Jennifer Doleac is an American economist and fellow at Renaissance Philanthropy. She was previously the executive vice president of criminal justice at Arnold Ventures, and an associate professor at Texas A&M, where she directed the Justice Tech Lab.

Doleac hosts the Probable Causation podcast. In October 2022, Vox named her to their "Future Perfect 50," a list of "scientists, thinkers, scholars, writers, and activists building a more perfect future."

== Education ==
Doleac received her B.A. in economics and mathematics from Williams College in 2003. She completed her Ph.D. in economics from Stanford University in 2012.

== Research and policy career ==
Doleac was part of the faculty of the University of Virginia Batten School of Leadership and Public Policy from 2012 to 2018. She was a visiting fellow at the Brookings Institution in 2015-2016 and then a Nonresident Fellow in Economic Studies. She moved to Texas A&M Department of Economics as an associate professor in 2018. In 2021, Texas A&M named her one of 20 Presidential Impact Fellows at that university.

In 2016, Doleac and economist Benjamin Hansen undertook research into the impact of "ban-the-box" policies: policies that prohibit employers from asking applicants about criminal records on employment application forms. In their research, they examined hiring data for men aged 25 to 34, comparing those living in states that have instituted ban-the-box policies to those living in states that have not. They concluded that the ban-the-box policies had a negative impact on hiring for Black and Hispanic men without college degrees.

RECORD EXCERPTS:
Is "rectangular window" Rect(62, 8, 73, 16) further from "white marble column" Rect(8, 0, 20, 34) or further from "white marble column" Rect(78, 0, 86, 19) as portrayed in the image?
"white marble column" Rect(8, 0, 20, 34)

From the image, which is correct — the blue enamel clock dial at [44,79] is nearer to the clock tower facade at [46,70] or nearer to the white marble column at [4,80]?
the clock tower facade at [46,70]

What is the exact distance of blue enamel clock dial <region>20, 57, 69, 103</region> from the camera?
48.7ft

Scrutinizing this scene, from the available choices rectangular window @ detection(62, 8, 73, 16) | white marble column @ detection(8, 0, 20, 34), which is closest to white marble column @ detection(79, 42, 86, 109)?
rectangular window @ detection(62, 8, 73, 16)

==

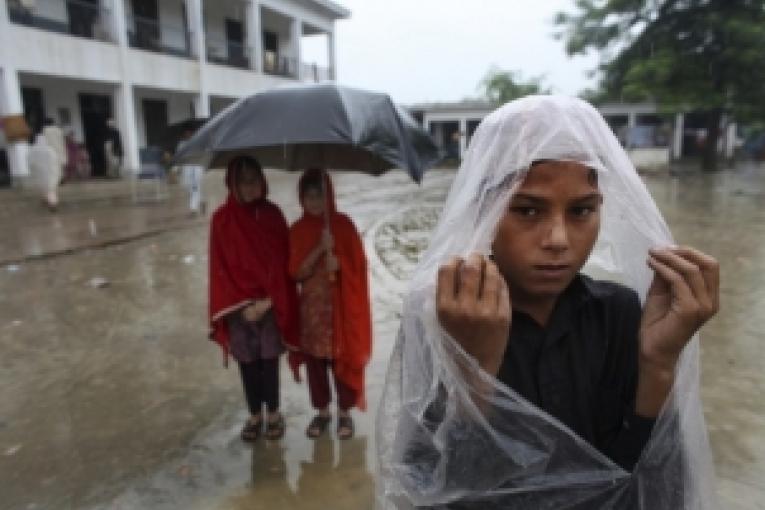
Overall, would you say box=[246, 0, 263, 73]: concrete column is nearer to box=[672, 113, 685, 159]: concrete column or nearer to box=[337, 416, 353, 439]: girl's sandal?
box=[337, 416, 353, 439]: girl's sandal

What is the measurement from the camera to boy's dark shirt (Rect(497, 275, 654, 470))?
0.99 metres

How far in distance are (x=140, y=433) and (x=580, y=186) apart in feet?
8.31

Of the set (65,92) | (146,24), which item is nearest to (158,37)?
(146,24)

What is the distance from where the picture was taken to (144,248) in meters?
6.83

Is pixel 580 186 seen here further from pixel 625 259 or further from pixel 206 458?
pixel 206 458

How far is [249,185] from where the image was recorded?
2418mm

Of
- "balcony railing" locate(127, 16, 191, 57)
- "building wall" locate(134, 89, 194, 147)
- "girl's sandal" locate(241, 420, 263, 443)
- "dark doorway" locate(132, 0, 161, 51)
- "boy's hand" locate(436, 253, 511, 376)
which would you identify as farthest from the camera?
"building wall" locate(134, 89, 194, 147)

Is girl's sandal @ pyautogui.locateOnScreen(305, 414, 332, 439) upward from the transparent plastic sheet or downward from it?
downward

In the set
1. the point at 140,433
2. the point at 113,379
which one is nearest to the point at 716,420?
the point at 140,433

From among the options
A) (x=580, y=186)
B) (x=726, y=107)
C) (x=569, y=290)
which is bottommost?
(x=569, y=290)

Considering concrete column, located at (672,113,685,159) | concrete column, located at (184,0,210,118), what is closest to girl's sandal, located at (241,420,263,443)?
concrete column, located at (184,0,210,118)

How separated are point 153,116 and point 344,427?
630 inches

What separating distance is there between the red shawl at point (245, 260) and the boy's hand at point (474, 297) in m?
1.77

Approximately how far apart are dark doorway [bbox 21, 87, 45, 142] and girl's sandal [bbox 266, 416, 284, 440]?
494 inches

EXERCISE AIM: Copy the passage on Jennifer Doleac from "In 2016, Doleac" through "without college degrees.", and swap "applicants" for "job seekers" wherever it appears.

ANSWER AREA:
In 2016, Doleac and economist Benjamin Hansen undertook research into the impact of "ban-the-box" policies: policies that prohibit employers from asking job seekers about criminal records on employment application forms. In their research, they examined hiring data for men aged 25 to 34, comparing those living in states that have instituted ban-the-box policies to those living in states that have not. They concluded that the ban-the-box policies had a negative impact on hiring for Black and Hispanic men without college degrees.